Enviado direto da Redação

Por Sérgio Soares, Ari Lopes, Rennan Rebello e Laryssa Moura


Havia uma reluzente ‘estrela’ a brilhar na Viradouro no apoteótico desfile de 1997. Seu nome? Patrícia Costa, a rainha de bateria que ostentou a coroa durante seis Carnavais e conseguiu chegar ao lugar mais alto em uma ‘constelação’ que inclui algumas ‘famosas’, como Luma de Oliveira, Juliana Paes e Raíssa Machado.
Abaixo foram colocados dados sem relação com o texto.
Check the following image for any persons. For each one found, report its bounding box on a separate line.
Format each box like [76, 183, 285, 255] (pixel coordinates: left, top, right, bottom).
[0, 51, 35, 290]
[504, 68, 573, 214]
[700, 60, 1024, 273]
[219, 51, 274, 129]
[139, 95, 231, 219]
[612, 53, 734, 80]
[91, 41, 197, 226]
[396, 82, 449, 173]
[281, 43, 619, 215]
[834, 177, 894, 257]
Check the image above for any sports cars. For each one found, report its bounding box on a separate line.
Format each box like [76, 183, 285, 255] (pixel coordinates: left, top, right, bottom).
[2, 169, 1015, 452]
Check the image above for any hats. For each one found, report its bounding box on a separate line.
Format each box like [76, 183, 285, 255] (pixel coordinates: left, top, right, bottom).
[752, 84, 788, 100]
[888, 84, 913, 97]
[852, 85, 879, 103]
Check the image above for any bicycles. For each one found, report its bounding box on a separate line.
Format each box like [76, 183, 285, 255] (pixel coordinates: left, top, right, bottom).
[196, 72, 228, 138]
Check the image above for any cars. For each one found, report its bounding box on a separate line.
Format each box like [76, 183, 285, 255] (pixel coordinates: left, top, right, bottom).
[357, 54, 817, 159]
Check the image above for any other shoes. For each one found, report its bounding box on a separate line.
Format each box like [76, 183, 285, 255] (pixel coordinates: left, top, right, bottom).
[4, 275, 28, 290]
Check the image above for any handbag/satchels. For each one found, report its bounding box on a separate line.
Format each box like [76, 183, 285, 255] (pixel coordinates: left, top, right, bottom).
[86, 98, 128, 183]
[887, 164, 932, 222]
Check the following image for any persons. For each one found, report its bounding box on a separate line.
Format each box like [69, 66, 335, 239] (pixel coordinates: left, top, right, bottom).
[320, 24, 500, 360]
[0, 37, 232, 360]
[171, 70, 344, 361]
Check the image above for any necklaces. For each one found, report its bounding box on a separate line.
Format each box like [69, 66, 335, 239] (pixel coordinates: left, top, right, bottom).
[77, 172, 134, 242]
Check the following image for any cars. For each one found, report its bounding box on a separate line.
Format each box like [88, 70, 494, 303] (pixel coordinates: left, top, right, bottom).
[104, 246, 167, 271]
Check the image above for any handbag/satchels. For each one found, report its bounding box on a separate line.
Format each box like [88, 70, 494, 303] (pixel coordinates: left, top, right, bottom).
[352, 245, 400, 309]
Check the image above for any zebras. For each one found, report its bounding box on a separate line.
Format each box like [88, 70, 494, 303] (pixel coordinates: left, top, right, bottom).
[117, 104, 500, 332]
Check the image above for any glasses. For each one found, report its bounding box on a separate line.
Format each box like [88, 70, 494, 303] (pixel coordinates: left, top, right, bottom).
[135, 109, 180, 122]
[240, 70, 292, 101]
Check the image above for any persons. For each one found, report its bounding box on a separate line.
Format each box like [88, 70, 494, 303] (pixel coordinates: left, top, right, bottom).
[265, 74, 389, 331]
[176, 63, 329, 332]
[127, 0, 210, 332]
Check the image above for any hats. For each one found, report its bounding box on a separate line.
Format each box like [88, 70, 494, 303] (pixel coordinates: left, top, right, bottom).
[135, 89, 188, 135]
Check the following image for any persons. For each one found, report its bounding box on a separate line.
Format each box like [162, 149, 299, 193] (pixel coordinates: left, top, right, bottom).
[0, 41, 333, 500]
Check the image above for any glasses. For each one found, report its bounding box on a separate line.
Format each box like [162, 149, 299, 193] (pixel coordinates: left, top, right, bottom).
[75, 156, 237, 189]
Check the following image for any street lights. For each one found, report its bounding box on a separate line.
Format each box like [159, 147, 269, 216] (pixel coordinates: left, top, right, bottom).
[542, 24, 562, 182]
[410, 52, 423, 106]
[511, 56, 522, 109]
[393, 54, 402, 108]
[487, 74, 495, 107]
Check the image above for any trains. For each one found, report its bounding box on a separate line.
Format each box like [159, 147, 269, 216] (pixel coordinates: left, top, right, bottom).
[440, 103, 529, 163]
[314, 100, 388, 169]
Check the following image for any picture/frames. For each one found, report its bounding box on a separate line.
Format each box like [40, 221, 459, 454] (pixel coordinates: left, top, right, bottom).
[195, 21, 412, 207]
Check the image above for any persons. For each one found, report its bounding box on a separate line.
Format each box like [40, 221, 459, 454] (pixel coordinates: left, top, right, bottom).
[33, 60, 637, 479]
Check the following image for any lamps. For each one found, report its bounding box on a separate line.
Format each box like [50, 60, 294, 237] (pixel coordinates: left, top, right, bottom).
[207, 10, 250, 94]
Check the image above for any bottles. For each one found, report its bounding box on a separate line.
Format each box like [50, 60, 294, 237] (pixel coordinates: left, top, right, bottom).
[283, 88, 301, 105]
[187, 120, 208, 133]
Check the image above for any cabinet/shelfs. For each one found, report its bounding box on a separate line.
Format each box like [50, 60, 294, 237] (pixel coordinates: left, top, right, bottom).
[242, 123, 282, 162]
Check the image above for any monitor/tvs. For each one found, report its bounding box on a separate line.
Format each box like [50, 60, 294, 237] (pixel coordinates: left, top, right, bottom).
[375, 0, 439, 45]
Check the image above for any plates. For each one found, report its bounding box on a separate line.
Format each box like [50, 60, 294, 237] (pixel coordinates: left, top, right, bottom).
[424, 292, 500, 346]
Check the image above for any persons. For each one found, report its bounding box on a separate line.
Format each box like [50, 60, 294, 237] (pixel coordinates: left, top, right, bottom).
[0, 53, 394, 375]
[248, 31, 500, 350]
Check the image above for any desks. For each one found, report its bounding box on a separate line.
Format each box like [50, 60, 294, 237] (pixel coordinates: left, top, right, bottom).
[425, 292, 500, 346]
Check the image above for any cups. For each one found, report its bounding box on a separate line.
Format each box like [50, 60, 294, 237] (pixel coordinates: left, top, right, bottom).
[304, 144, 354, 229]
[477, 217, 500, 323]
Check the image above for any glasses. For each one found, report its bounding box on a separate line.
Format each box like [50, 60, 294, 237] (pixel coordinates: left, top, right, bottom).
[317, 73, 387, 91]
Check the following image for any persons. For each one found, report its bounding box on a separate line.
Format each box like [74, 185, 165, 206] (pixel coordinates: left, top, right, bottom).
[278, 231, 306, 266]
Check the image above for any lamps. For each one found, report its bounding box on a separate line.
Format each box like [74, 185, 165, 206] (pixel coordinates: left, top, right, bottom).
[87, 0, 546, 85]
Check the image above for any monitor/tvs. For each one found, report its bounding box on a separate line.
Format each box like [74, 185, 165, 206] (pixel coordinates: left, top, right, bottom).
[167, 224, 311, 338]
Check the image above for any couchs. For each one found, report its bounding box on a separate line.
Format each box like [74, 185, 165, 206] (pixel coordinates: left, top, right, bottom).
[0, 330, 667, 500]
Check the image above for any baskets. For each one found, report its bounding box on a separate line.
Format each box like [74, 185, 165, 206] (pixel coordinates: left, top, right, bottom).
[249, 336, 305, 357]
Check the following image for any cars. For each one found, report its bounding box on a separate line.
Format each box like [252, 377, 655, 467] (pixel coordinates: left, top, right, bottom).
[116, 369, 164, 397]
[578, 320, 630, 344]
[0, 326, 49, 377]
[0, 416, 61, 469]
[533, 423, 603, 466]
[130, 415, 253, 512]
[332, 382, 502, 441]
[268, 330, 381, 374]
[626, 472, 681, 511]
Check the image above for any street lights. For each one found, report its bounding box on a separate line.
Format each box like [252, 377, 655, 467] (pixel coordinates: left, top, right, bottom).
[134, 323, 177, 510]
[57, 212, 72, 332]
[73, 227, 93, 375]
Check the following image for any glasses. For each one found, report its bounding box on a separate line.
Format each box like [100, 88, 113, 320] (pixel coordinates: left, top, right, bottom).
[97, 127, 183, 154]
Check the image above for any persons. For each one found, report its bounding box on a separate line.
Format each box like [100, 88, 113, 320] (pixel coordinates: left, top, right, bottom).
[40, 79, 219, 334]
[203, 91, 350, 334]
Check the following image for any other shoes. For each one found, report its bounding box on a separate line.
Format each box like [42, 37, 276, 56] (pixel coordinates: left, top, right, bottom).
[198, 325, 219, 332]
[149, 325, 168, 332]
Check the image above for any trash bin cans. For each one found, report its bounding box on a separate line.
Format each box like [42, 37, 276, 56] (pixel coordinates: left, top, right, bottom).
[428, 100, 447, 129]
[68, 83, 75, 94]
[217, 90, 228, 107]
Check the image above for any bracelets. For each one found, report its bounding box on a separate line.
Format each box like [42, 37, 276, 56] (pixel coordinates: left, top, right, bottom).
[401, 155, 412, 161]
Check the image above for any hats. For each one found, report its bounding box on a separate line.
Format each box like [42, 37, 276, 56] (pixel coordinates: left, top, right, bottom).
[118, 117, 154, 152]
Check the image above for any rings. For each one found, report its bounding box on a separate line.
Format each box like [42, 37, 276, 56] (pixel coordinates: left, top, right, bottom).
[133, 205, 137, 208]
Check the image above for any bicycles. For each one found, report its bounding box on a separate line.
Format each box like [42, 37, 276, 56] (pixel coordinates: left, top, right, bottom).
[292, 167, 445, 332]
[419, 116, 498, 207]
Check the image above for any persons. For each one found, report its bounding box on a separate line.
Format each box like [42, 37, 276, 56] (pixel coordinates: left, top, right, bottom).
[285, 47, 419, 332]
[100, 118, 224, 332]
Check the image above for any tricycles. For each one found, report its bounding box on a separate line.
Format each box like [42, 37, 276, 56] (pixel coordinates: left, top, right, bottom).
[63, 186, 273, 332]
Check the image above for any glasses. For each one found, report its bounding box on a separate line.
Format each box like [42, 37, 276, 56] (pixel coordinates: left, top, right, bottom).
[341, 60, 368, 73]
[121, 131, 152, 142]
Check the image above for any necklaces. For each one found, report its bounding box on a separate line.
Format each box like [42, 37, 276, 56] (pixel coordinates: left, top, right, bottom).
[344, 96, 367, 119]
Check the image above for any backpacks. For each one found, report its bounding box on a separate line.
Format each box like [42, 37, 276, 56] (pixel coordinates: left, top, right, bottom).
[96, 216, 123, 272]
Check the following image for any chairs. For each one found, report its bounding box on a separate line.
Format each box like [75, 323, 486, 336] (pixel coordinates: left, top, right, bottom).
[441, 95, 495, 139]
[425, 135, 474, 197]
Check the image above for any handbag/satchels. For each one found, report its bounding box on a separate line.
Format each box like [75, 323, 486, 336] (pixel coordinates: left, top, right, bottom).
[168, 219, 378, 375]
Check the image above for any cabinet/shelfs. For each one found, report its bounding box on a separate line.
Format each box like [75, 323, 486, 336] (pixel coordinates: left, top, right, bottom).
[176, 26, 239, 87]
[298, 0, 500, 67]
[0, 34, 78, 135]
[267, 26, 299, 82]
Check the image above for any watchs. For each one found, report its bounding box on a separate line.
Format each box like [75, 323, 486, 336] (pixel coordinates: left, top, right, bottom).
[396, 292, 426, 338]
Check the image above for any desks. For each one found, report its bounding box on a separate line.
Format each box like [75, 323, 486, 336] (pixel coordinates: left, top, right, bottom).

Apesar de sentir saudades do gingado, ela, aos 46 anos, caminha com desenvoltura na carreira de atriz, a sua grande paixão.


“Ser rainha de bateria me projetou porque conheciam a sambista. E aí puderam saber que sou atriz”, declarou ela, que vive hoje com o marido, o músico canadense Joe Parker, de 44 anos, em Vila Isabel, no Rio.


O teatro acabou abrindo ‘as portas’ de Patrícia na Viradouro, no início da década de 90. Carioca da Candelária e neta de um dos fundadores da Portela, Cláudio Bernardo da Costa, ela começou na escola de Madureira como passista, em 1984.


Início - O mestre Marçal, então ‘comandante’ da bateria da escola do Barreto, foi convidado por ela para um trabalho na escola de artes cênicas. Ela e um grupo de colegas visitaram a quadra, no Barreto. E ali tudo começou. “Caí no samba e o presidente José Carlos Monassa me fez o convite. Não pude recusar”, relembrou.


O ‘reinado’, teve o título de 1997 como ponto alto. Do momento do desfile, ela se recorda quando a bateria fez a primeira ‘paradinha’ de funk. “!Ali começávamos a ganhar o título”, declarou. Patrícia ficou na escola até 2005 e decidiu se afastar com a morte de Monassa. Sua última participação na Sapucaí foi em 2011, pela Viradouro. Como atriz, Patrícia coleciona participações em musicais e na novela da TV Globo “Totalmente Demais”, onde viveu a personagem Cleide. Atualmente, ela prepara o espetáculo ‘Faceira’, um monólogo que deverá estrear em março.